Staging is the process used to figure out how far invasive lobular carcinoma may have spread from its original location. The stage of the cancer is based on three pieces of information:
- the size of the tumor
- whether the cancer has spread to any lymph nodes, and if so, how many
- whether the cancer has spread to other parts of the body
Invasive lobular carcinoma is described on a scale from stage I (the earliest stage) through stage IV (the most advanced stage). (To read more about how breast cancer is staged, you can visit our Stages of Breast Cancer page.)
Based on a clinical exam and imaging studies, your doctor may have some sense as to whether the invasive lobular carcinoma cells have spread to the lymph nodes. However, your doctor will determine for sure whether any lymph nodes are involved at a later time by removing one or some of your lymph nodes for examination.
At this point, your doctor may look for clues as to whether invasive lobular carcinoma cells could have spread to other areas of the body. Your doctor may order certain blood tests, a test of your liver function, and a test for a substance in the blood called alkaline phosphatase, or ALP. ALP may be higher than usual in people who have cancer in the liver or the bones.
Based on these test results, a physical examination, and any symptoms you report, your doctor will decide whether or not additional tests are needed to check other areas of the body.
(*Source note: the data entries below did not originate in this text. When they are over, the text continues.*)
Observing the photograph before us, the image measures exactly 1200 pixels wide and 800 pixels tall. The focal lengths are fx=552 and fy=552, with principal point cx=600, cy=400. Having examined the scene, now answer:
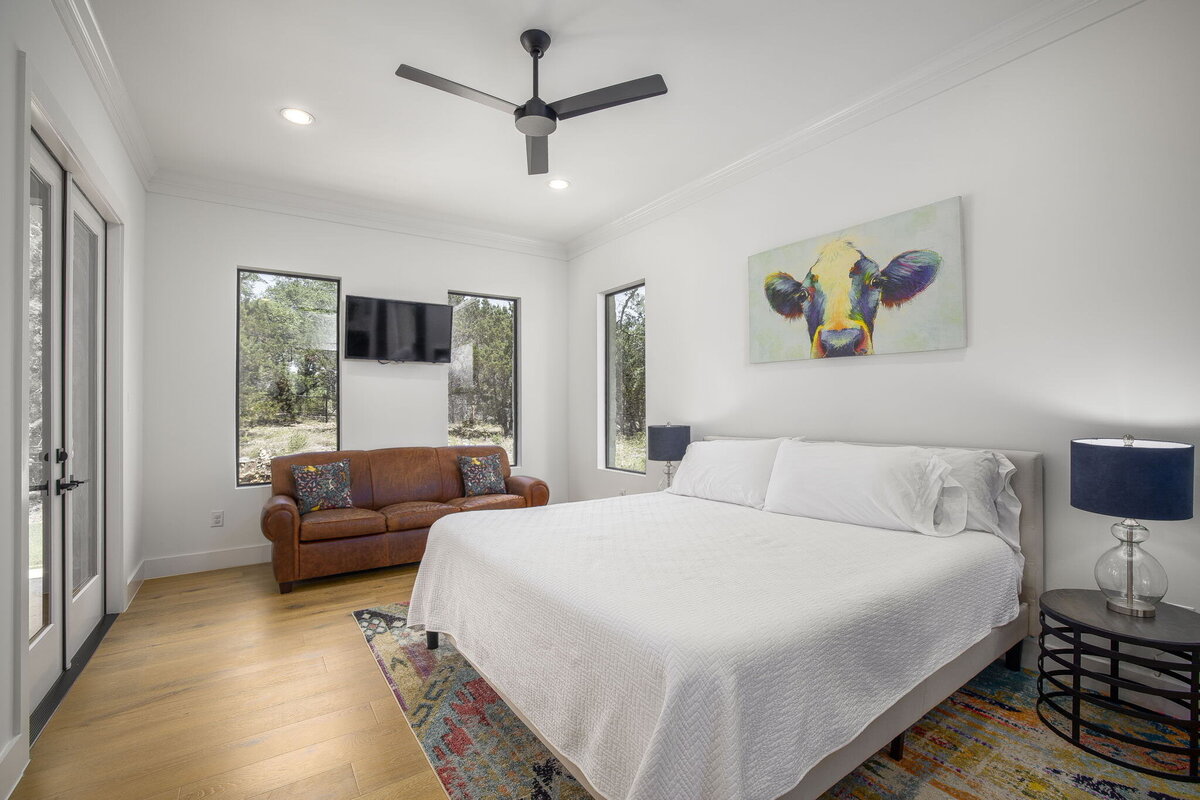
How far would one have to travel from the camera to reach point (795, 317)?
136 inches

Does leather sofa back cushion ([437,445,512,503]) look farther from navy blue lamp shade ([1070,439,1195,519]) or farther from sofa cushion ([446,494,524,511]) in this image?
navy blue lamp shade ([1070,439,1195,519])

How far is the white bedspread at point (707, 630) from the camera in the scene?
126cm

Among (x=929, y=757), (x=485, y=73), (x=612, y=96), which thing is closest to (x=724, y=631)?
(x=929, y=757)

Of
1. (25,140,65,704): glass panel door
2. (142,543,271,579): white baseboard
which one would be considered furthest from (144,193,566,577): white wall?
(25,140,65,704): glass panel door

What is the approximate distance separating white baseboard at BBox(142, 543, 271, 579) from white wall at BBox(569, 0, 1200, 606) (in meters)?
4.00

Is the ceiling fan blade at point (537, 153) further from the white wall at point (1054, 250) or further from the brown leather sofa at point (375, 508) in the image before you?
the brown leather sofa at point (375, 508)

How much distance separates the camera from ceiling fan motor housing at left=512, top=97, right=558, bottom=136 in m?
2.59

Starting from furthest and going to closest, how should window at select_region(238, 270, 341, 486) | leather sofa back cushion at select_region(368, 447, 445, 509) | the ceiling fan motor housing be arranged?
leather sofa back cushion at select_region(368, 447, 445, 509)
window at select_region(238, 270, 341, 486)
the ceiling fan motor housing

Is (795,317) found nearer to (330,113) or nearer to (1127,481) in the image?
(1127,481)

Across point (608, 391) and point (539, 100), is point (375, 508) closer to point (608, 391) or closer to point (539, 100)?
point (608, 391)

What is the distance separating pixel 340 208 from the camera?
4.59 meters

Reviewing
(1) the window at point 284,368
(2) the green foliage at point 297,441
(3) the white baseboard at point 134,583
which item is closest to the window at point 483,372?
(1) the window at point 284,368

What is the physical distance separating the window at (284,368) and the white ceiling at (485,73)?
0.88 metres

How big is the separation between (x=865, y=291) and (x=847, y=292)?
0.35 feet
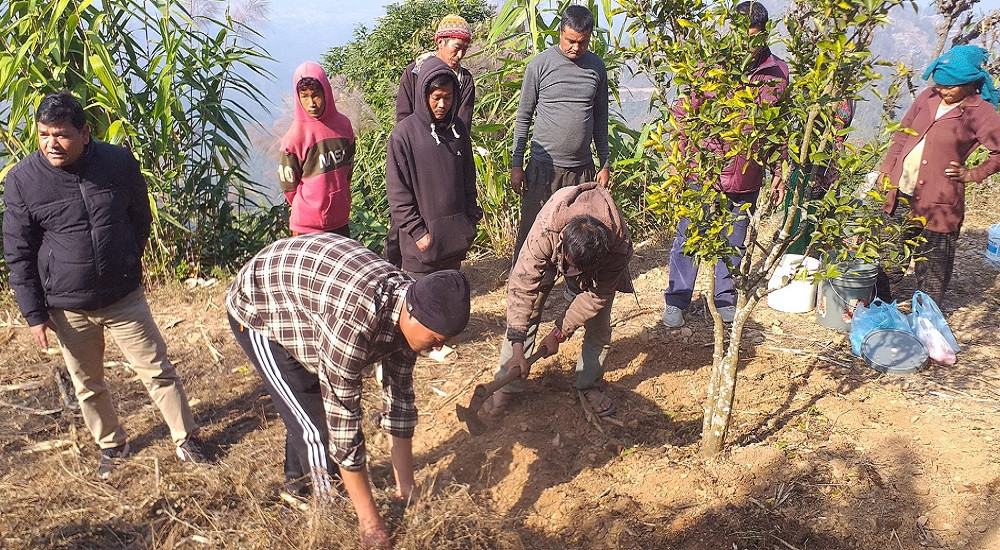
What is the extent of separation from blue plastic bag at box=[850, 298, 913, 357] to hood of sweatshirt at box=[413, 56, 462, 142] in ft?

In most cases, you can expect to have an x-ray of the chest to check the lungs. Beyond that, the need for additional testing is determined on a case-by-case basis. Tests that could be done include:
- Bone scan: This takes pictures of the bones after you are given a small injection of radioactive substance.
- A CT (computerized tomography) scan, ultrasound, or MRI of the abdomen and pelvis (the stomach area) or other areas of the body
- PET/CT scan: PET (positron emission tomography)/CT scan is a newer technology used to obtain images of the body’s cells as they work. Now or later on, this test may be used if your doctor suspects the breast cancer has spread to other parts of the body. First, you’ll be injected with a substance made up of sugar and a small amount of radioactive material. The scan then “highlights” any cancer cells throughout the body as they absorb the radioactive substance. Whether PET/CT is better than other tests at staging the cancer is yet to be determined.
These tests are useful only if your doctor has reason to believe that the breast cancer could have spread to other parts of the body.
Invasive lobular carcinoma is slow to spread outside the breast. If it does, it tends to show up in the gastrointestinal tract (which includes organs such as the stomach and intestines), the lining of the abdomen, or reproductive organs such as the ovaries. It also may spread to the tissues that cover the brain and spinal cord.